The Parr residence was located on the edge of downtown. Dash, as always, sped up as they approached so he could be the first in the door. Helen watched him run; her unfailingly energetic son moved with with the customary grace of the Airbenders, but also an enthusiasm that he could only have inherited from his Earthbending father. Bob Parr met his eldest son at the door with a hug, and, a minute or two later, his wife with a kiss. Violet ducked his greeting and headed upstairs to hide herself away in her room.
"How did shopping go?" he asked Helen with a smile.
"Oh, not too bad. Your eldest two children got into a fight in the middle of the street, but it could have been worse."
"I ran circles around Vi so fast she couldn't even see where I was!" Dash said with pride.
"That's great, buddy – uh, I mean, you really shouldn't use your powers to terrorise your sister." Bob's attempt at sternness under his wife's disapproving gaze only made Dash chuckle as he sped outside to run laps around the yard.
"That boy," Helen said with a rueful smile. "I just don't know where he gets his energy." She drew an arm around her husband's waist and leaned into him. "Where's Jack-Jack?"
"Napping," Bob replied. Their youngest child was the only non-bender in the family, but he was unbelievably spoiled regardless. "They really had a fight in the street?"
"Right in the centre of the city." Helen sighed. "I don't know, Bob. Vi's having a tough time with that Firebending boy, and Dash is... Dash, I guess." She kissed her husband's cheek. "Want to give me a hand with dinner?"

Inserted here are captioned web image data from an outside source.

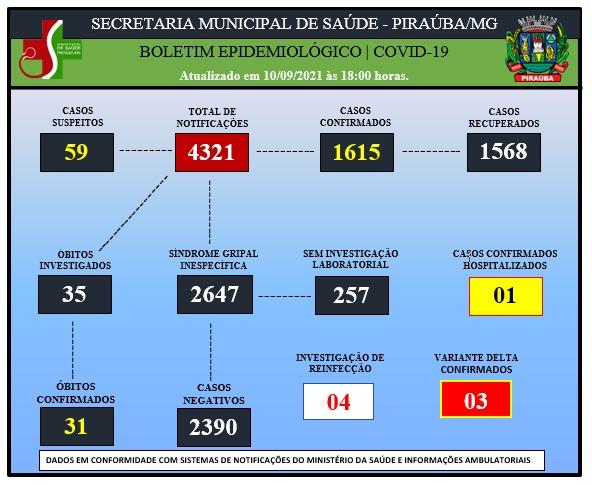 BOLETIM EPIDEMIOLÓGICO DE COVID-19 (10/09/2021)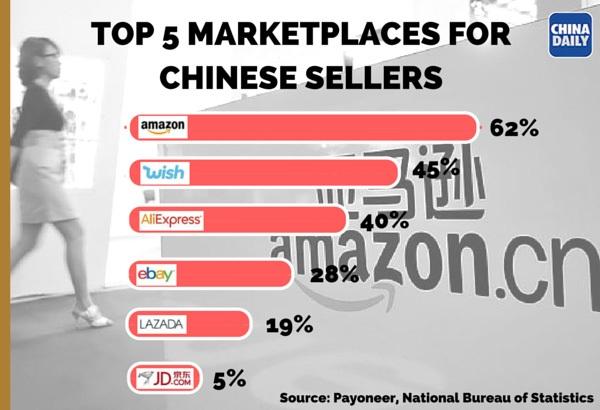 Топ-5 платформ для китайских продавцов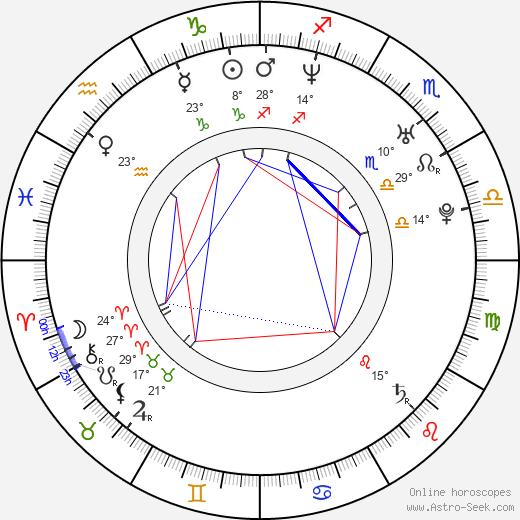 Jason-Shane Scott birth chart, biography, wikipedia 2019, 2020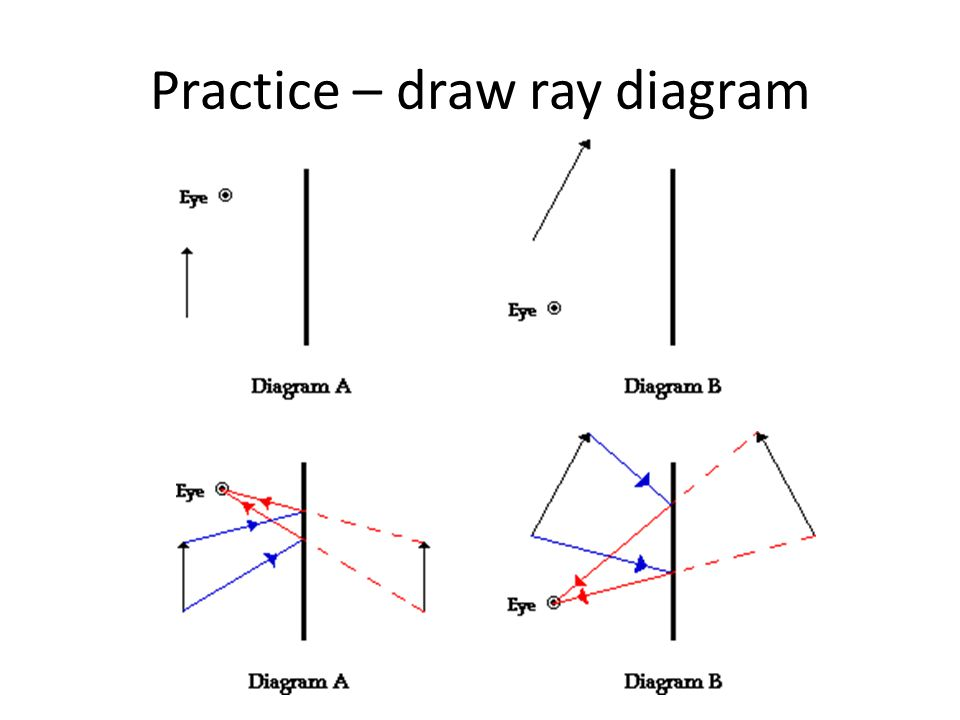Ray diagrams 1.Draw the image of the object. 2.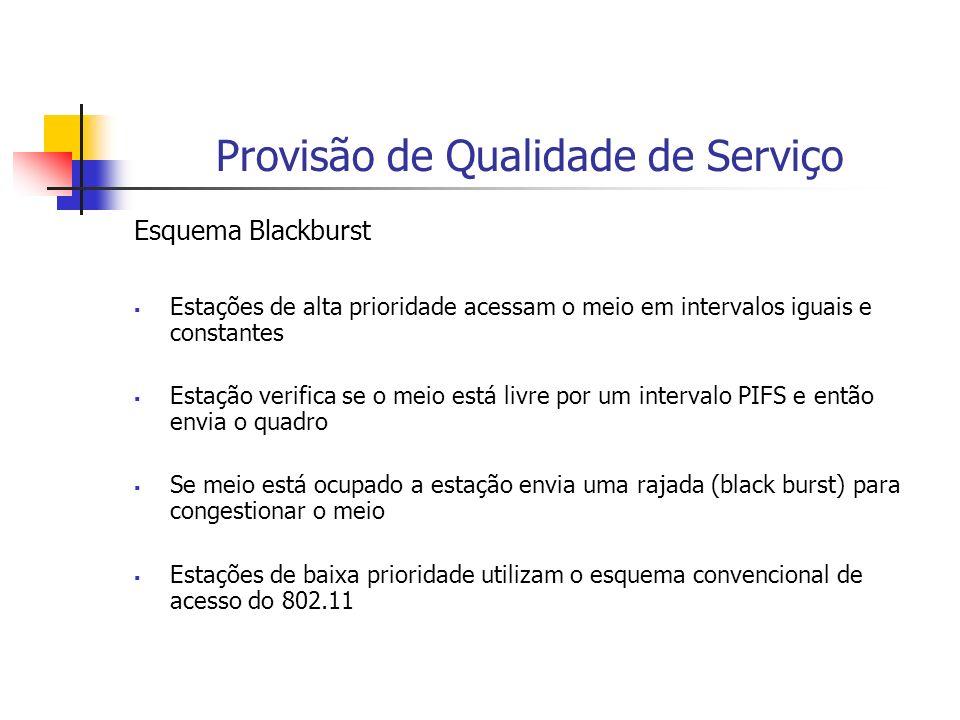Provisão de Qualidade de Serviço Esquema Blackburst Estações de alta prioridade acessam o meio em intervalos iguais e constantes Estação verifica se o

"Sure, honey." They moved into the kitchen. "Hey, did I ever tell you about that kid who used to live opposite me before we married?"
"I don't think so."
"His name was Buddy. Young kid, maybe Dash's age... He wasn't a bender, but he'd follow me around all the time, trying to show me these little metal machines he'd made."
"Sounds sweet," Helen commented, lining vegetables up on a cutting board.
"Eh... He got under my skin sometimes. It's weird being trailed after all the time. I think he moved away, because I stopped seeing him after a while."
"What made you bring him up?" Helen asked.
Bob hesitated, then sighed. "Jack-Jack," he confessed. "I was thinking about him today... What if he feels really out of place growing up in a household full of benders?"
"Stop that," Helen said, laying a hand on his arm. "Jack-Jack's no more and no less special than Vi or Dash... and a lot less trouble. All we have to do is make sure that he grows up knowing that, and he'll be fine. He's bound to have his own talents. Who knows? Maybe he's just a late bloomer."
"Yeah, maybe." Bob tried not to make a face as he watched his wife prepare the strictly vegetarian stew.
"Don't sulk," Helen said, without glancing up from her work. "I'll make a fruit pie for dessert to make up for it."
Bob wrapped his arms around his wife's waist and planted a kiss to her head. "You know me too well."